• Excerpt provided:
____

Meeting the Needs: Rethinking Education and Gender Inclusion in Construction

The construction industry across Europe and the Western Balkans is facing a double challenge: a growing demand for workers on one side, and deep-rooted gender imbalances on the other. To address these issues, the Women Empowered in Construction (WEC) project has published its Needs Assessment Report – a roadmap that highlights what must change if the sector is to become both resilient and inclusive.

 

 

Why a Needs Assessment?

 

This report goes beyond identifying shortages. It asks: What exactly is missing in current systems? What do women need to succeed in construction? And what changes must educators, employers, and policymakers make to remove barriers?

 

The findings point to five priority areas for reform:

  1. Curriculum Relevance and Responsiveness

Construction training programmes are often out of sync with the realities of today’s sector. While technical foundations exist, they fail to reflect the skills needed for the green and digital transition.

What’s missing:

  • Green construction methods and energy-efficient retrofitting.
  • Digital site management tools (BIM, drones, 3D modelling).
  • Safety and compliance modules adapted to mixed-gender teams.

Recommendation: Develop modular, job-focused training units that prepare learners directly for the most in-demand roles.

 

  1. Gender-Sensitive Design and Delivery

Most training programmes still reproduce old stereotypes. Female role models, gender-aware teaching methods, and inclusive materials are rare, leaving women without visibility or support.

What’s missing:

  • Inclusive language in training.
  • Properly sized PPE and safe workplace facilities.
  • Case studies showing women in technical roles.

 

Recommendation: Embed gender inclusion at every stage, from course design to assessment.

 

  1. Stronger Education–Employment Bridges

Even where women are entering construction education, few make it into jobs. The pipeline “leaks” because schools and employers aren’t connected enough.

What’s missing:

  • Mentorship and job-shadowing opportunities.
  • Partnerships with inclusive employers.
  • Career guidance for non-traditional pathways.

Recommendation: Integrate real world work experience and direct employer engagement into every training module.

____

• Record extracts:
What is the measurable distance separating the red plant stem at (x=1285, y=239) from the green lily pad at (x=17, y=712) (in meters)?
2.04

____

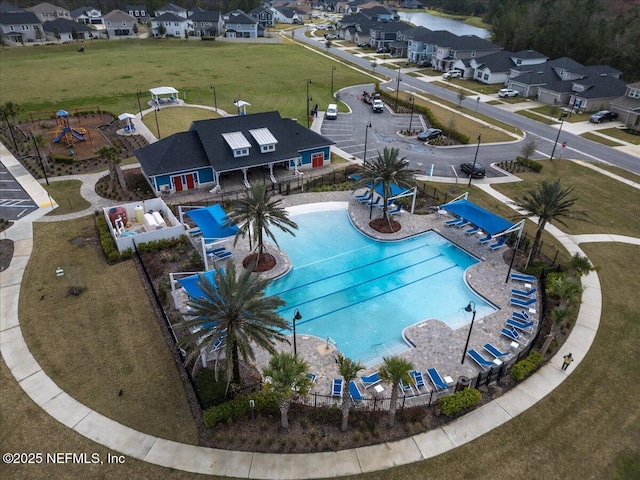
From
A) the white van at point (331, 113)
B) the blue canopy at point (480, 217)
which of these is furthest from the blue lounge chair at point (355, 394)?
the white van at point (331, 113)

____

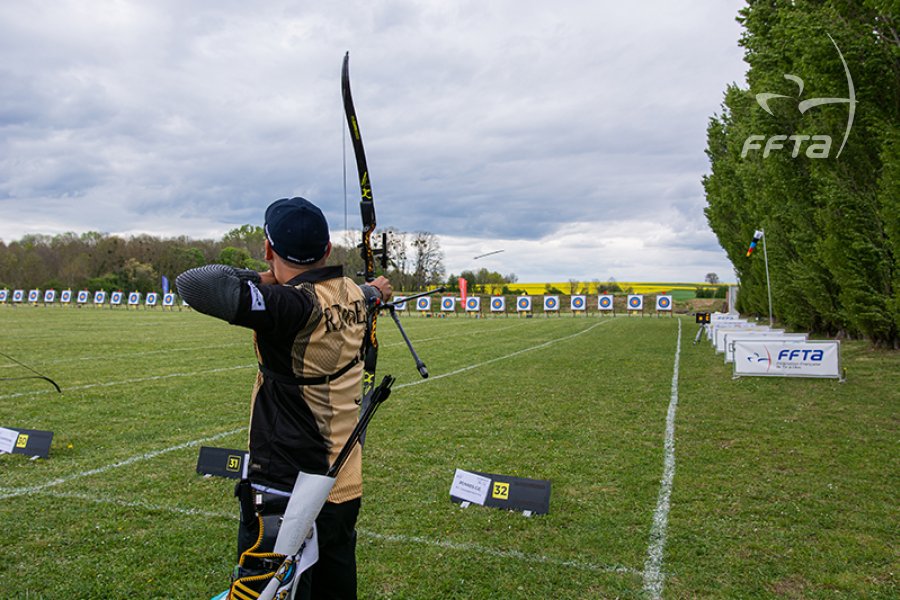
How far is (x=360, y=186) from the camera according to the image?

____

• Problems and tasks:
#1 According to the article on gender inclusion in construction, which project published the Needs Assessment Report?
#2 Continue the article on gender inclusion in construction from its last sentence, keeping its headings and structure.
The records above are separate material and have no connection to the article on gender inclusion in construction.

• Task answers:
#1 The Women Empowered in Construction (WEC) project published it.

#2
  1. Supporting Trainers and VET Providers

Inclusion doesn’t happen automatically. Teachers and institutions need both tools and incentives to deliver change.

What’s missing:

  • Training for educators in gender-sensitive pedagogy.
  • Resources for schools to implement inclusion strategies.
  • Recognition and reward for inclusive performance.

Recommendation: Launch a capacity-building programme for VET providers, giving educators the confidence and skills to transform classrooms.

 

  1. Policy and Advocacy Alignment

Educational change must be reinforced by policies that reward inclusive practices. Otherwise, progress will remain uneven between EU and Western Balkan countries.

What’s missing:

  • Gender-specific strategies in construction policy.
  • Integration of equality goals into accreditation and funding.
  • Incentives for inclusive hiring in public procurement.

Recommendation: Develop a policy annex to the curriculum, offering regulators and governments a toolkit to embed equality in labour and education systems.

 

 

Looking Ahead

 

Labour shortages and gender gaps cannot be solved in isolation. Both are symptoms of outdated systems that must be modernised. For WEC project, this means that the upcoming vocational curriculum (D3.2) will not simply deliver skills it will act as a transformative tool, reshaping how women are trained, supported, and integrated into construction. By embedding inclusion, digitalisation, and green skills from the start, the curriculum will do more than prepare workers. It will help reshape the sector itself into one that is sustainable, equitable, and future-ready.